This is why she cited this paper-
Robert L. Woodson (1989, p. 63) calculated that, on average, 70 cents
of each dollar budgeted for government assistance goes not to the
poor, but to the members of the welfare bureaucracy and others serv-
ing the poor.
When I searched
Robert L. Woodson (1989, p. 63) as a phrase, I found more than 600 results that all included the exact same line. Nearly all of them are right wing websites.
I was interested in determining how this guy came up with this conclusion. There are no new copies of the book available on Amazon. There are no digital copies of the book available. In fact, if you'd like to buy a new one, your costs appear to start at about 159 bucks.
Get that? This book contains a highly quotable claim about the efficiency of government funding for the poor and needy, yet it is not available to actually read.
I am going out on a limb (No, I'm not) and I'm gonna suggest that 99% of the people who cited this paper never even read the original quote in the paper.

*Records provided:*
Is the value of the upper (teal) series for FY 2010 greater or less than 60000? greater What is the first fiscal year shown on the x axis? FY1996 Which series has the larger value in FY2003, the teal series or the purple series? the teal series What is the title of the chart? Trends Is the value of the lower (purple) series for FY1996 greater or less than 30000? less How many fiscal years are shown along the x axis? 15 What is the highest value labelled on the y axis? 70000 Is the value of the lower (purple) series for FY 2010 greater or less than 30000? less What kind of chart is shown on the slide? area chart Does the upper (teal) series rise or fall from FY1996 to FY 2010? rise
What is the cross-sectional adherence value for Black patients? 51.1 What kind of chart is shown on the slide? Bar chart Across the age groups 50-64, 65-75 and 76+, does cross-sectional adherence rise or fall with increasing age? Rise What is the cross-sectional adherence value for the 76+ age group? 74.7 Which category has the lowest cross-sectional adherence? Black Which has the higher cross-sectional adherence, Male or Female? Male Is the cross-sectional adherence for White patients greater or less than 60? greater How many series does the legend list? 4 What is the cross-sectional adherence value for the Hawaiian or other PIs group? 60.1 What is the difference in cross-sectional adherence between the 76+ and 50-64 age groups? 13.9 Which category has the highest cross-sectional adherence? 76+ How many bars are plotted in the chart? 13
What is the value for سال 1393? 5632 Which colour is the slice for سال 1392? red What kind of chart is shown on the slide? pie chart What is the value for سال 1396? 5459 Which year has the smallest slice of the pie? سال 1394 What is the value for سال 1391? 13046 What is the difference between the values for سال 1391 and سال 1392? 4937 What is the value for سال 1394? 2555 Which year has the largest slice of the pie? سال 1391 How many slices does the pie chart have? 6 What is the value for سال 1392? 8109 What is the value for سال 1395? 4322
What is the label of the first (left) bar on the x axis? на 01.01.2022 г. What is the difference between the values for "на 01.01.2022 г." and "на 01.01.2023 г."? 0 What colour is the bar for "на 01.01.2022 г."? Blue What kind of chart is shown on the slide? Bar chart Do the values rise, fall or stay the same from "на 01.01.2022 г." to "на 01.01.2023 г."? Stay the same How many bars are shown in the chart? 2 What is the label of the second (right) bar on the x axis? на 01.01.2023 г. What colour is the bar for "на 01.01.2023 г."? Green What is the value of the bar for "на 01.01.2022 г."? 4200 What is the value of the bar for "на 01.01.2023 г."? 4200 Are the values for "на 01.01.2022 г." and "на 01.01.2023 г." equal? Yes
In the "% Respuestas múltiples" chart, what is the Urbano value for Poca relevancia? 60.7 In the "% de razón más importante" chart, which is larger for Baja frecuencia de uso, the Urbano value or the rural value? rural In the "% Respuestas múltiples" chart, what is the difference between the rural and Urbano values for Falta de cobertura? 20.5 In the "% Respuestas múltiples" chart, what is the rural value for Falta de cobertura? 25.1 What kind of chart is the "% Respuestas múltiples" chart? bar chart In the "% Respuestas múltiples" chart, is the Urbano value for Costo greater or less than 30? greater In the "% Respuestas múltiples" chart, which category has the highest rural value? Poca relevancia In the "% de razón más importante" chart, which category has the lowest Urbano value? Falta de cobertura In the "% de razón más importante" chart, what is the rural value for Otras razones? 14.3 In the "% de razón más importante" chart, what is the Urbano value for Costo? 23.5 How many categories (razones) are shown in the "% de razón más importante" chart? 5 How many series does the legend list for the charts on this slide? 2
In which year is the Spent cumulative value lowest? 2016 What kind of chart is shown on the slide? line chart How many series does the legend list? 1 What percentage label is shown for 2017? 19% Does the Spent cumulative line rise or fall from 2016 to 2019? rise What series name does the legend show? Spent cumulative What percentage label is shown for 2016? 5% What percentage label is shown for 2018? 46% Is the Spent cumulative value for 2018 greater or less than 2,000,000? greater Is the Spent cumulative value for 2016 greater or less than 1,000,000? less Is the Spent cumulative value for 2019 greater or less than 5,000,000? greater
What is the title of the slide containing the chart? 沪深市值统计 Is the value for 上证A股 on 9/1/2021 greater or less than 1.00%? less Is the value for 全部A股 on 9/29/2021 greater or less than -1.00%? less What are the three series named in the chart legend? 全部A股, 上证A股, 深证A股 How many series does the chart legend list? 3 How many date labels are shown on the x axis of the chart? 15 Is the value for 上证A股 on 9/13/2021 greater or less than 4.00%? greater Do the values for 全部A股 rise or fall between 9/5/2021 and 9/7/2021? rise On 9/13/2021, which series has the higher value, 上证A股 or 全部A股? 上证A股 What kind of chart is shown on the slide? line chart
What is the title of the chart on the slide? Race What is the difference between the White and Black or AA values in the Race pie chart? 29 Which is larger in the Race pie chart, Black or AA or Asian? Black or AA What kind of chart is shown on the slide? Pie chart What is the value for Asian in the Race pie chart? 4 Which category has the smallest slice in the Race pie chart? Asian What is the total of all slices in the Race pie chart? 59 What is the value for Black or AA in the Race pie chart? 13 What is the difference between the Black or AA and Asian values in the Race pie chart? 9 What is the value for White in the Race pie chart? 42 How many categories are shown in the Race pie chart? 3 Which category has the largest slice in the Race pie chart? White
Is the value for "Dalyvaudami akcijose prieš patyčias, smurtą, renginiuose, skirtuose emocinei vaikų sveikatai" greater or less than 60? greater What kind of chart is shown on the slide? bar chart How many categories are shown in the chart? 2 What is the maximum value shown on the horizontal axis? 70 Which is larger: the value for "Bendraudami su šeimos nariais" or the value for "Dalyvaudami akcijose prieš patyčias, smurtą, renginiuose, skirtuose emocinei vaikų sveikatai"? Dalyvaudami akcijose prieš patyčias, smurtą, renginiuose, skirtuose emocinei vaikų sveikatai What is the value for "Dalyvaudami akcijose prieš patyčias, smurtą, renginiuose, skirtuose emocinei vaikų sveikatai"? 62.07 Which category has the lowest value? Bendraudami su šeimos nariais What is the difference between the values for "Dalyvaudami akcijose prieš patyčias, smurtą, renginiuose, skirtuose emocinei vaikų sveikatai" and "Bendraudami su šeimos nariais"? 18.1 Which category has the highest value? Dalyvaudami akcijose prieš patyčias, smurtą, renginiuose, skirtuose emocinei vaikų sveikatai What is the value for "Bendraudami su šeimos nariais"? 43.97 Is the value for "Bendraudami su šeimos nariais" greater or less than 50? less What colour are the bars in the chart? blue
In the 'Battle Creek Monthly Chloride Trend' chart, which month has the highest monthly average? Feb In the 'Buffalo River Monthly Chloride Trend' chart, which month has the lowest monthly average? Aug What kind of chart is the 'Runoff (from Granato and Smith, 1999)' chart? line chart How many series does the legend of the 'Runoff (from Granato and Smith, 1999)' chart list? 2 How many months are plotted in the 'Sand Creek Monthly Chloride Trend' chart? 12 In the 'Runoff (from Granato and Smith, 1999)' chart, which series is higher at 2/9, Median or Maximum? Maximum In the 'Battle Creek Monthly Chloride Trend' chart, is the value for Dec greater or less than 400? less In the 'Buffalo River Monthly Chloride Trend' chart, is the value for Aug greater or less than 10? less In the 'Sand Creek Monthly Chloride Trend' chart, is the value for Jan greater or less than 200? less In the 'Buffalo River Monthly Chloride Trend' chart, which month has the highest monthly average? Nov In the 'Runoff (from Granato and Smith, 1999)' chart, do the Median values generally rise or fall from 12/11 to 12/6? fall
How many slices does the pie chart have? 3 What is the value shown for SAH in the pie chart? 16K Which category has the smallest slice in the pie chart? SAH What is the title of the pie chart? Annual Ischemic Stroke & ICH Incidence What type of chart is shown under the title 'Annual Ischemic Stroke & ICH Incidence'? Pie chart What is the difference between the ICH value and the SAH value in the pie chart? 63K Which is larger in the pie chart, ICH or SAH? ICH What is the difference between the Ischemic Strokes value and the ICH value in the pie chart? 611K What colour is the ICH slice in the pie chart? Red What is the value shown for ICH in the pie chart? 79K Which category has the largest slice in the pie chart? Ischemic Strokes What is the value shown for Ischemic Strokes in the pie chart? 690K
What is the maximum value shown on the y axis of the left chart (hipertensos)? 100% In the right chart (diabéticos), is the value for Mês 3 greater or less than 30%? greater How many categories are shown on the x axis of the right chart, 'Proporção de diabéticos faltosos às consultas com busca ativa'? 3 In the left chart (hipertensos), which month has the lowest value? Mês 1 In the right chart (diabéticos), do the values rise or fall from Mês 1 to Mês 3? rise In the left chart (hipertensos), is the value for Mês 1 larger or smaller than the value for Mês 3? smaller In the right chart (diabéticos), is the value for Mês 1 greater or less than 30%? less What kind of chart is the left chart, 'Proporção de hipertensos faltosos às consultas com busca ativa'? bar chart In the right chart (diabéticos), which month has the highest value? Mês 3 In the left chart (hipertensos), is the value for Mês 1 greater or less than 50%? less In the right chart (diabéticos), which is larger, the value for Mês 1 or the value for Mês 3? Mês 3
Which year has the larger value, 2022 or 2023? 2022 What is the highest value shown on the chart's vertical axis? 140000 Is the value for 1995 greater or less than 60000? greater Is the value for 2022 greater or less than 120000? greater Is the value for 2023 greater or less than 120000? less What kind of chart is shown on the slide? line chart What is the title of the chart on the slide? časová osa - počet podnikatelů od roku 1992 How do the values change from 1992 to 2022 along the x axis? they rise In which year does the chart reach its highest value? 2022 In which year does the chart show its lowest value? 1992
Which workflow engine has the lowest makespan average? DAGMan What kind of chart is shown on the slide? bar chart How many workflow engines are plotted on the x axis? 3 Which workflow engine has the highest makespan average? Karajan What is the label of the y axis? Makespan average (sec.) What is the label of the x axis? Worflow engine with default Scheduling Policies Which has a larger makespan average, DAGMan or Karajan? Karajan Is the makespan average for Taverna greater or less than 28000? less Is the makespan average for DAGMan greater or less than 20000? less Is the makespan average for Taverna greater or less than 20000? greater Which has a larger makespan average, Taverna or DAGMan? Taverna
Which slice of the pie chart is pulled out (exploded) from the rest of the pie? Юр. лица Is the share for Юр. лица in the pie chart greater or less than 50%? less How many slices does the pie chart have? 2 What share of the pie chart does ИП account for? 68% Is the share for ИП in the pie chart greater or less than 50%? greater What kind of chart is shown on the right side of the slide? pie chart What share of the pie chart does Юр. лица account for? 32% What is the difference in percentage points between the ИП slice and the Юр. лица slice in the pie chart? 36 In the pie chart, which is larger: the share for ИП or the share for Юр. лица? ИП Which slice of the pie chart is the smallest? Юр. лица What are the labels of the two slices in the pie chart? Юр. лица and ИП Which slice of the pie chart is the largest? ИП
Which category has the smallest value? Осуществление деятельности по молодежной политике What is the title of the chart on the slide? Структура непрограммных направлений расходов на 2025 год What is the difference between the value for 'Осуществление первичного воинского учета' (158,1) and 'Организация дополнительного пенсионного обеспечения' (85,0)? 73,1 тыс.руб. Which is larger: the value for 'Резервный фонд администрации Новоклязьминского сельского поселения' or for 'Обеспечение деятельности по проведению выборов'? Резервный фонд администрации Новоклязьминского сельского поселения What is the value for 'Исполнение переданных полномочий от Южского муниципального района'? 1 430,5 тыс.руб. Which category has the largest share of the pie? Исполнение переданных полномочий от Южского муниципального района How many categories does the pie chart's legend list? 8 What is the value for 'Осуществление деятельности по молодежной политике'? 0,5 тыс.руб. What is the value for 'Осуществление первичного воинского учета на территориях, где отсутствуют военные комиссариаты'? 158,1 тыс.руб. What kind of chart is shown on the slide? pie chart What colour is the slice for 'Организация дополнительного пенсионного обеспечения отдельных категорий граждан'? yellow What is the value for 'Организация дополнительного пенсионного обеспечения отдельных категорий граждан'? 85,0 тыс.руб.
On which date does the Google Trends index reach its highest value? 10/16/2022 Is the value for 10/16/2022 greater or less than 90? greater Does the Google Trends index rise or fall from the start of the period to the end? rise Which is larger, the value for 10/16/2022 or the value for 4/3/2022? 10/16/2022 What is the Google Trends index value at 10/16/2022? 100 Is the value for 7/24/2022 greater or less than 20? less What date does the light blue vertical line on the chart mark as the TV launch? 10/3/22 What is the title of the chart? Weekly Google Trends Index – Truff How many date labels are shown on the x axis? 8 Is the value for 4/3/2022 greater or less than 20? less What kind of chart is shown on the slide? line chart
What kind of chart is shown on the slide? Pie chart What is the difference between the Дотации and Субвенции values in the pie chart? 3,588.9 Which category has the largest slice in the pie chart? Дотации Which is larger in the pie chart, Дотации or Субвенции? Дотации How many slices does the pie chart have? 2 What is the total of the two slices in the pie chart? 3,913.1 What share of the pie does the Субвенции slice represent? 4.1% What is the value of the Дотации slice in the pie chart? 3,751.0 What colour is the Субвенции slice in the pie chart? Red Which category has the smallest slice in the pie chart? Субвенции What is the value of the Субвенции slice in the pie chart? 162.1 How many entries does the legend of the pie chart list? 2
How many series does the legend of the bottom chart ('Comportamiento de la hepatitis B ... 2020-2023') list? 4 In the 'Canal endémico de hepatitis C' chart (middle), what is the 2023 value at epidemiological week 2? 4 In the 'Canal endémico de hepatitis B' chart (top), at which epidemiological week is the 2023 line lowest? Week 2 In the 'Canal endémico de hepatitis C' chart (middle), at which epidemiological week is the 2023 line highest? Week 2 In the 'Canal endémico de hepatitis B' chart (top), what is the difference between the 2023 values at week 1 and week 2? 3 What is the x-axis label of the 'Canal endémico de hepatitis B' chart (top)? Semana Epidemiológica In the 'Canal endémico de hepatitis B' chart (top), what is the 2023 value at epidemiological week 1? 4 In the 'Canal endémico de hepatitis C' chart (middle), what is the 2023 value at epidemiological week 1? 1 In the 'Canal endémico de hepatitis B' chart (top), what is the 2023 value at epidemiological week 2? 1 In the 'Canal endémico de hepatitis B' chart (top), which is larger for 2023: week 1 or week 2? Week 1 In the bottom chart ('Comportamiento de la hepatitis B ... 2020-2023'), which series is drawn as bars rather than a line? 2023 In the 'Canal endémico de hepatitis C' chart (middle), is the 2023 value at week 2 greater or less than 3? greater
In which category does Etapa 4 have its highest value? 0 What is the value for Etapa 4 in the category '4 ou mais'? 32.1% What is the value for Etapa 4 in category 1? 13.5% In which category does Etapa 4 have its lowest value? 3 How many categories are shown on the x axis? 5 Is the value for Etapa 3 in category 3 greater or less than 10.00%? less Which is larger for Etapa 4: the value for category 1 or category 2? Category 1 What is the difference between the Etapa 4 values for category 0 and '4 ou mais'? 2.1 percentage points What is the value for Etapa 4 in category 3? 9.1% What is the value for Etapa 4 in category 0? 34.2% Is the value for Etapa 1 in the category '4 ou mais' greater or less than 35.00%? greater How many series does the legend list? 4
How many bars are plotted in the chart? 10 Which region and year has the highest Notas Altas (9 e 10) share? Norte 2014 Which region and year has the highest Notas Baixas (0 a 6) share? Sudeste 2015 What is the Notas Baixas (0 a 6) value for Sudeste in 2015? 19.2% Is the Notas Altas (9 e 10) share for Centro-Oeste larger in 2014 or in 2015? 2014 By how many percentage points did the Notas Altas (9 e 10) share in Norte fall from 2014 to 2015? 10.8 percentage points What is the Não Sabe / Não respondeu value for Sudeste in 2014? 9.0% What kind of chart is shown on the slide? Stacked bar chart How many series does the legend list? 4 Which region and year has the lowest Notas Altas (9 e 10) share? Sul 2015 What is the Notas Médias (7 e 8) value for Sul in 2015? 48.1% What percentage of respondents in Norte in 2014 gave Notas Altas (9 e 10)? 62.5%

*What to do:*
[1] From the passage about the Woodson citation, reproduce word for word everything between "When I searched" and "to actually read.", inclusive.
[2] Decide whether each statement below agrees with the passage about the Woodson citation, answering yes or no and quoting the words of the passage that settle it.
(a) A phrase search for the citation returned more than 600 results containing the same line.
(b) Digital copies of the cited book can be obtained.
(c) New copies of the book appear to cost at least about 159 dollars.
[3] Continue the passage about the Woodson citation, beginning right after its final sentence.

*Numbered responses:*
[1]
When I searched
Robert L. Woodson (1989, p. 63) as a phrase, I found more than 600 results that all included the exact same line. Nearly all of them are right wing websites.
I was interested in determining how this guy came up with this conclusion. There are no new copies of the book available on Amazon. There are no digital copies of the book available. In fact, if you'd like to buy a new one, your costs appear to start at about 159 bucks.
Get that? This book contains a highly quotable claim about the efficiency of government funding for the poor and needy, yet it is not available to actually read.

[2]
(a) Yes: "I found more than 600 results that all included the exact same line."
(b) No: "There are no digital copies of the book available."
(c) Yes: "if you'd like to buy a new one, your costs appear to start at about 159 bucks."

[3]
I just searched again. I was still unable to find any information that source.
Who is Bob Woodson?
I don't know a whole lot about Bob Woodson. I only know what I've read online. I know that he runs an organization called the Center for Neighborhood Enterprise.
Given that Bob Woodson is very much in favor of private charities making a difference, I decided to check out the charity navigator page. They seem to get a high rating. They spend 95% of their budget on programs.
That seems nice, right?
Woodson's group had about 4 million in funds in 2010. They got 2.5 million of that from government grants.
Woodson's pay in that year took up more than 6% of the entire operating budget. He took home more than a quarter of a million dollars in pay from that organization.
Huh. Imagine that. A wingnut welfare recipient who gets more 60% of his funds from the government takes home a quarter million dollar paycheck.
Woodson's pay in 2010- $271,843 Entire program expenses? 4 million dollars. Government grants? 2.5 million. This is what right wing community activism pays.
This is disgustingly immoral.
How do these programs really do?
http://mediamatters.org/...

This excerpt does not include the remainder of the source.